Governance Fasilitas PDF sedemikian rupa hanya merupakan upaya untuk meningkatkan probabilitas kesuksesan penyiapan dan transaksi sebuah proyek KPBU. Dinamika dan karakteristik Proyek KPBU mensyaratkan Kementerian Keuangan, PJPK, BUMN Pelaksana Fasilitas dan seluruh pemangku kepentingan terkait untuk menjalankan tugas dan perannya masing-masing dalam mengusahakan keberhasilan Fasilitas PDF. Oleh sebab itu, Kementerian Keuangan kini terus menerus memetik berbagai pelajaran dari pelaksanaan Fasilitas PDF yang telah lalu dengan tujuan untuk selalu melakukan perbaikan (continuous improvement), sebagaimana dengan cukup eksplisit diamanatkan dalam salah satu nilai yang dipegang teguh Kementerian Keuangan: ‘Kesempurnaan’.

Referensi:

Zanotti, Laura. (2005). Governmentalizing the Post–Cold War International Regime: The UN Debate on Democratization and Good Governance. Alternatives: Global, Local, Political. 30. 10.1177/030437540503000404.
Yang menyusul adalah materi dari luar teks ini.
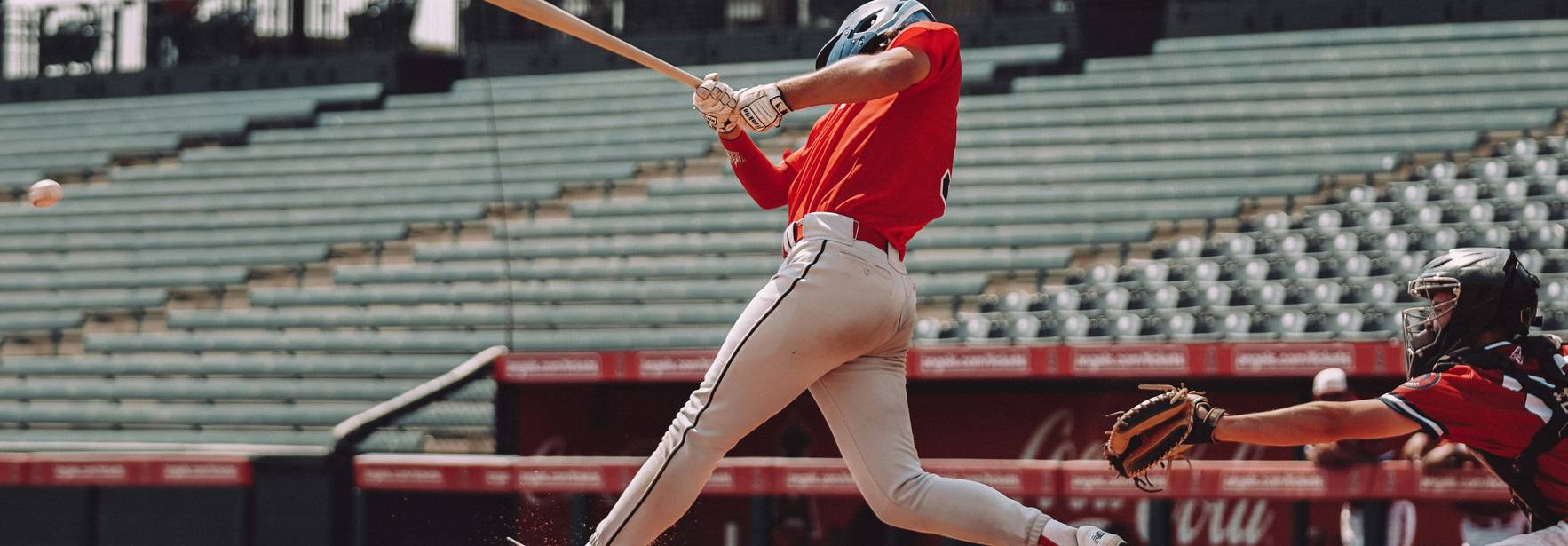 Un jugador de béisbol está a punto de golpear la pelota con un bate en un campo vacío.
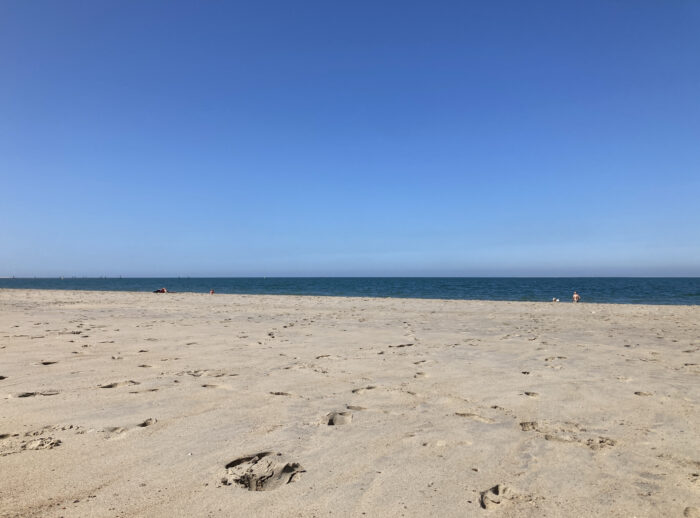 Vorne Sand, in der Mitte ein Streifen Meer und weit entfernt zwei Menschen, darüber sattblauer Himmel.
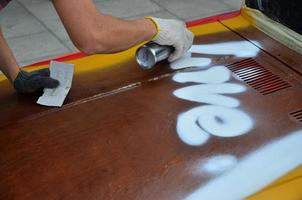 Charkov, Oekraïne - mei 27, 2022 festival van straat kunst. jong jongens trek graffiti Aan de auto lichaam in de stad centrum. de werkwijze van tekening kleur graffiti Aan een auto met aërosol blikjes foto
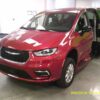 Red Chrysler Pacifica with Driverge Side Entry Automatic Fold Out conversion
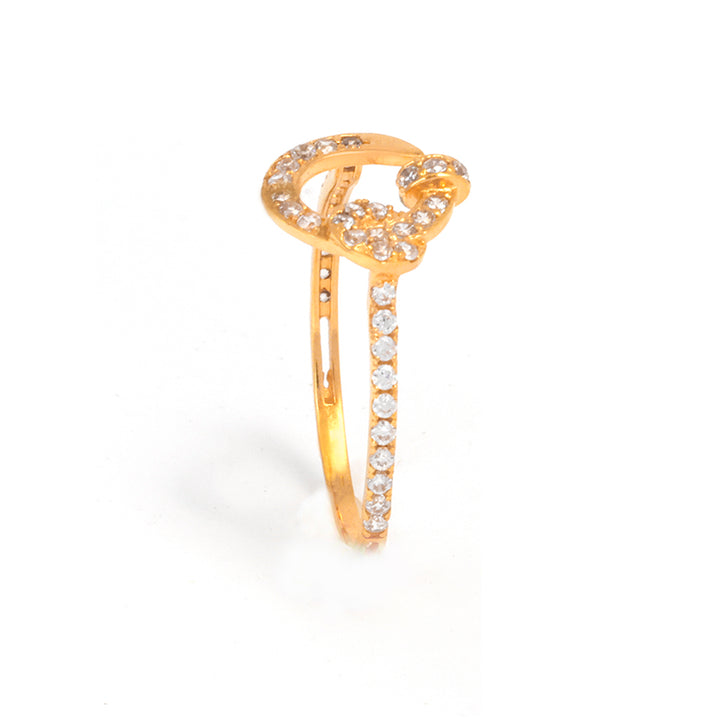 Gold ring with diamond accents on a white background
Privantu, Dorin Marian. (2018). "Conceptual Approaches to Public Governance. Corporate Governance vs. Public Governance,". MPRA Paper 92322. University Library of Munich.
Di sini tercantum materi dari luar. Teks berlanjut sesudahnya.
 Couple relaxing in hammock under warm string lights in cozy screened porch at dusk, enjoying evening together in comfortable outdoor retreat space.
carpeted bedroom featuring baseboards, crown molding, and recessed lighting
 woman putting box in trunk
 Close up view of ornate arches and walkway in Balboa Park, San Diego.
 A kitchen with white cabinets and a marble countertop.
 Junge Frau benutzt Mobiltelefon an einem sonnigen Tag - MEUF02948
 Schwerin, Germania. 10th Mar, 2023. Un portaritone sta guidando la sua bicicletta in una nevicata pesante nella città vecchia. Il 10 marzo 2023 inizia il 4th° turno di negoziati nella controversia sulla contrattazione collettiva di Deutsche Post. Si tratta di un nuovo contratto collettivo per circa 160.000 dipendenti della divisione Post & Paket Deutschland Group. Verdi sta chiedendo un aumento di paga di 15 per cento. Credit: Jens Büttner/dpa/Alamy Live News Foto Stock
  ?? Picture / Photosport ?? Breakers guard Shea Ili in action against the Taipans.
Ihsanin, Aulia. (2021). Yang Utama tapi Seringkali Terlupa: Bankability. https://kpbu.kemenkeu.go.id/read/1111-1272/umum/kajian-opini-publik/yang-utama-tapi-seringkali-terlupa-bankability

Fasenfest, David. (2010). “Government, Governing, and Governance.” Critical Sociology 36, no. 6 (November 2010): 771–74. https://doi.org/10.1177/0896920510378192

Surachman, Eko N; Suhendra, Maman; Prabowo, Sakti; Handayani, Dian. (2020). Dinamika Penyiapan Proyek Kerja Sama Pemerintah dan Badan Usaha di Indonesia. Jakarta: Elex Media Komputindo.

Project Management Institute. (2017). A guide to the Project Management Body of Knowledge (PMBOK guide) (6th ed.). Project Management Institute.